Large-scale projects to 'digitise the past' and thereby ensure future generations have networked access to print publications, photographs, sound recordings, cinefilms and other material have proved contentious. 

Digitisation means users view a 'digital surrogate' (preserving often fragile originals), access is not tied to physical proximity (ie ease of convenience and savings in staff costs) and physical storage requirements are reduced, although costs savings are not as great as anticipated and there's been considerable criticism of institutions - such as the British Library - that digitised and then destroyed major parts of their collection. 

The Preserving Digital Information report of the CPA & RLG suggests that digitisation by individual institutions is often not cost effective; however resource sharing (ie collaborative digitisation and access to shared material through an intranet or a global digital library) is attractive.

subsection heading icon     benchmarks

In the US the American Memory (AM) project, aimed at providing digital access to millions of items held by the Library of Congress and other institutions has, for political as well as technological reasons, concentrated on the digitisation of images - including maps, paintings, photographs - and some manuscripts of literary or historic significance. 

Locally the National Archives of Australia (NAA) has digitised key federation documents and commenced the daunting task of providing digital colour facsimiles of the millions of documents in its custody, while the National Library's PictureAustralia (PA) is a gateway for images from the State Library of Victoria, University of Queensland Library, Australian War Memorial and other institutions. 

The University of California's Alexandria Digital Library project (Pharos) aims to create a digital library encompassing maps and pictorial material for use by institutions across the US.

Yale University's Project Open Book (POB) is exploring the conversion of microfilm, hitherto the medium of choice among the archival mafia, to digital imagery.

The Mellon Foundation, noted earlier in this guide, has funded the large-scale Journal Storage (JSTOR) Project, with universities coming together to provide ongoing electronic access in a secure environment to over 100 law, science and humanities journals. Imaging of that print material is now close to the target of 750,000 journal pages.

As part of the Making of America Project a consortium of US universities such as Cornell and the Uni of Michigan are placing the text of several thousand magazines and books online.

subsection heading icon     private projects

Most media attention has focussed on two private initiatives - Bartleby and Gutenberg - although they're dwarfed by major academic digitisation projects. 

Project Bartleby
(Bartleby) is began with online publication of Whitman's Leaves of Grass and now features a full-text searchable database containing over 200,000 web pages, including over 22,000 quotations and 4,765 poems.
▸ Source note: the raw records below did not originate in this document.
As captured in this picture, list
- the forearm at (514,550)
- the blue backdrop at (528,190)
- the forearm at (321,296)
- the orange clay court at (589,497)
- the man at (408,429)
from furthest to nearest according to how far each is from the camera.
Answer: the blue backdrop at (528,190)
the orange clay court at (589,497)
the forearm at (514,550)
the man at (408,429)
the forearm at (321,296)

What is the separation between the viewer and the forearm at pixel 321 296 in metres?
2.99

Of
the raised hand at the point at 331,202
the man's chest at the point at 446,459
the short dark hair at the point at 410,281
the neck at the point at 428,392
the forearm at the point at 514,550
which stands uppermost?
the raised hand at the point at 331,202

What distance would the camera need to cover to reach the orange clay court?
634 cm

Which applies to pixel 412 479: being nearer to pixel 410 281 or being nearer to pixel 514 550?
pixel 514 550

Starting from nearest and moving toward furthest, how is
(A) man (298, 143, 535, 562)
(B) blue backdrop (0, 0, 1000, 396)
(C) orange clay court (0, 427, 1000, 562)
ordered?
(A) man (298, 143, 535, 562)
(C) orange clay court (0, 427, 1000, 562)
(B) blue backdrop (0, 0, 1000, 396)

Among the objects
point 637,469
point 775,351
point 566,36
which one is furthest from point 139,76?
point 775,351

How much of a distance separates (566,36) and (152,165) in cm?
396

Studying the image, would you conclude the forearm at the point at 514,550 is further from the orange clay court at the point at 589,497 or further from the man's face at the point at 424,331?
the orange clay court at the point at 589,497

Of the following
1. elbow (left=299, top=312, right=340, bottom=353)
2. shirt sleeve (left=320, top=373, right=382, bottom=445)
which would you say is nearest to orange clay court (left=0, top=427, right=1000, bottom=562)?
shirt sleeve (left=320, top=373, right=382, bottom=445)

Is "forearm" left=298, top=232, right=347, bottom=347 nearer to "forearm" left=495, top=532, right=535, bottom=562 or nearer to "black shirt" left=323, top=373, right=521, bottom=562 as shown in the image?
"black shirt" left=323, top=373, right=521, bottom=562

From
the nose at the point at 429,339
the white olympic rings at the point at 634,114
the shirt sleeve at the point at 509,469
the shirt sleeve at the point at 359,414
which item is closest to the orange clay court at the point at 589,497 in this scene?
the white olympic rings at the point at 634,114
Most of the content is out of copyright: Bartleby's essentially capturing old publications.

Project Gutenberg
(Gutenberg) also draws on public domain works. Presentation's in ASCII rather than HTML or PDF and material is added to the database by volunteers so the coverage is eclectic rather than comprehensive. Gutenberg has around 3,000 titles. It's unrelated to the academic Gutenberg-E project described in Analysphere of 1 July

The more ambitious Universal Library Project (UL) aims to "start a worldwide movement to make available ALL the Authored Works of Mankind on the Internet so that anyone can access these works from any place at any time". Uh huh. Searching and viewing would be free; individuals and existing libraries would be able to purchase digital copies.